No. He was always too softhearted to be able to stand for such a thing. If that heart attack hadn’t done him the pitiful kindness of taking him when it did, he would have turned on the news in the world today and died from a plain old broken heart.

She thought about her husband a lot in those first few months of living alone, isolated from the rest of the world. Mostly she thought about him as a way to keep from thinking about everything else that was going on around her. She stopped turning on the news in the mornings because it did nothing but let in the worst parts of the world. Nobody said anything good anymore.

And so she would get up at the crack of dawn—always thankful and amazed and terrified to have woken up at all—and piddle about the house before time came to go out and tend to the garden and she would think about her husband and maybe she would hum some song that he used to love—he’d always been partial to Frank Sinatra—and, as the weeks stretched out into months, maybe she would even talk to her dead husband even though she knew good and hell well that he was dead and she wasn’t the type to believe that the dead could hear the breath of the living. But she did it anyway.

Some mornings she talked to him about the past. She told him about the children they’d never had and how she, finally, after all these years, could say that she was glad that they’d never come along. “I just couldn’t live with myself if I had to watch those pretty blue eyes worry over this world,” she said. The only answer the house gave back to her was the gentle clunk-clunk-clunk of the grandfather clock in the living room that never kept the right time but that she wound up anyway because, even if it wasn’t doing a good job, it was important for everything in this world to have a purpose.

That old clock made her think about her own purpose. What was it? Her purpose?

What was a woman without purpose?

What was anyone without purpose?

She asked her dead husband that one night when she woke up from a bad dream—a dream that she’d fallen asleep and been unable to wake up from it. Her palms were sweaty and her long hair matted to her brow and her cheeks were slick with tears, and the words trembled out of her lips like a newborn foal. “What’s my purpose?” she asked.

And her dead husband did not answer her back, even though she sat and waited to hear his heavy, soft voice for over an hour with the darkness and the clunking of that clock down below counting off its irregular and inconstant seconds.

That was the night that she made a promise never to go to sleep again. She’d stay up for as long as she had to, until The Disease came and went and burned away the rest of humanity and all that was left was her and then, by God, she’d know what her purpose was. She’d have the answer she’d been waiting for and she wouldn’t wake up at night sweating and calling out for her husband because, in the end, she couldn’t go on like this: afraid of sleep and afraid of life both at the same time.

She didn’t make it a full two days before falling asleep again.

She tried everything to stop it from happening. She drank coffee until it made her head hurt and her chest tight. She went back to watching the news, hoping that the fear the news gave would make her more able to sit up in the late hours and not fall asleep. The news told her about seventeen new cases of The Disease that had been found around the county and that did give her just the right amount of terror that she needed to stay awake for a little while longer.

But she was an old woman and, try as she might, she could feel the sleep walking her down, as steady as that old clock in the living room and, just before she finally fell asleep—a sleep that she would never wake from, something she knew in the pit of her stomach—she thought she heard her husband’s voice one more time. He said a single word: “Love.”

And her final thought before she fell into the deep, timeless slumber of The Disease was that her question had finally been answered.
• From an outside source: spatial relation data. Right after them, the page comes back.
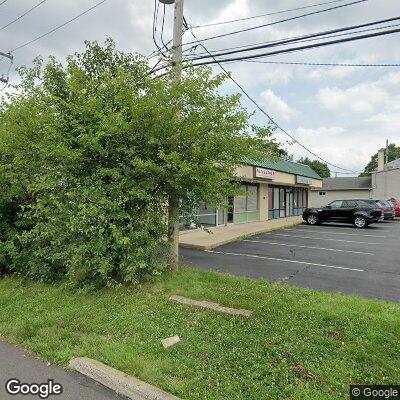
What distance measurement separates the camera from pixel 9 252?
22.3 ft

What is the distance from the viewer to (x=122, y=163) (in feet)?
19.5

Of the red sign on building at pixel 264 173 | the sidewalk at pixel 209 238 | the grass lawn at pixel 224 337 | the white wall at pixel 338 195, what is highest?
the red sign on building at pixel 264 173

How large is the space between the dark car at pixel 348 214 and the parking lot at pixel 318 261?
15.5ft

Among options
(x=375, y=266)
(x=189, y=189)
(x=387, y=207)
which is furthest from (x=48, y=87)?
(x=387, y=207)

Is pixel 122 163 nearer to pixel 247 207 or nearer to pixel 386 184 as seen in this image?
pixel 247 207

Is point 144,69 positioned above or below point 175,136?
above

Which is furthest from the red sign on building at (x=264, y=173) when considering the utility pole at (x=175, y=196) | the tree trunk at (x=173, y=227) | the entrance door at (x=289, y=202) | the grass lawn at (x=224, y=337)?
the grass lawn at (x=224, y=337)

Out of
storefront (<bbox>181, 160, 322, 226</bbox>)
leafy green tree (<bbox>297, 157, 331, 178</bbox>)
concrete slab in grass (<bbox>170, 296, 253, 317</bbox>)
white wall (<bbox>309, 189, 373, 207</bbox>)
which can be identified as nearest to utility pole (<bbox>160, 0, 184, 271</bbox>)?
concrete slab in grass (<bbox>170, 296, 253, 317</bbox>)

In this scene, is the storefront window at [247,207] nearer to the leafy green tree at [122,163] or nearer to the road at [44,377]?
the leafy green tree at [122,163]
TWO (#u1a514c9e-e573-5827-9d52-3a19530cf496)

For what felt like an eternity, I was unable to breathe. Seeing Jim Gannon at Tommy’s feet, I realized I hadn’t really expected for it to work. Gannon was six-foot-two and built like a bad dream. All angles and muscle. More animal than man. And that was before you took into account the police uniform that filled him out with cold authority and made you nervous about crimes you hadn’t committed.

When I finally did breathe again the air rushed into my lungs, air so thick you could drink it, choke on it if you weren’t careful. I felt light-headed and gritted my teeth until the feeling went away.

Standing there in the cold darkness with our foster father lying at Tommy’s feet, I thought of all the ways it could have gone wrong:

Tommy could have stumbled on the uneven earth as he climbed up out of the darkness along the edge of the road, stumbled just loud enough for Gannon to hear him and turn and draw his pistol and squeeze the trigger and put an end to everything. It wouldn’t have been anything other than a reflex action for Gannon. Law enforcement training taking over. But it still would have ended Tommy’s life. Just a sudden flash like a lightbulb bursting, then the long darkness.

Or he could have gotten caught in the headlights of Gannon’s car long before he noticed them. It had been my idea that Tommy follow along at a distance, away from the road, buried in the outer dark, orbiting like some phantom planet. “It won’t be long before he catches up,” I had said. “Do what I tell you and we’ll be okay.” And so he did.

Only now that Gannon was unconscious on the cold, deserted road did Tommy and I laugh.

The laughter was fleeting, but wonderful, like a meteor slashing across the night sky.

“We’ve got to get him out of the road,” I said.

Tommy flinched. He looked up to see me still standing there in front of the car. “I told you to run,” Tommy said, his voice steady and even.

“We’ve got to get him off the road,” I repeated. I was already jogging around and opening the rear door of the police car.

Tommy reached down and took the pistol from Gannon’s holster.

“Take the bullets out of it and throw that away,” I said.

He placed the gun on the highway. He fumbled through the pockets on Gannon’s belt. “Hold these,” he said, handing me the man’s handcuffs. “Hurry up,” he barked.

I took the cuffs. “You don’t need these,” I said.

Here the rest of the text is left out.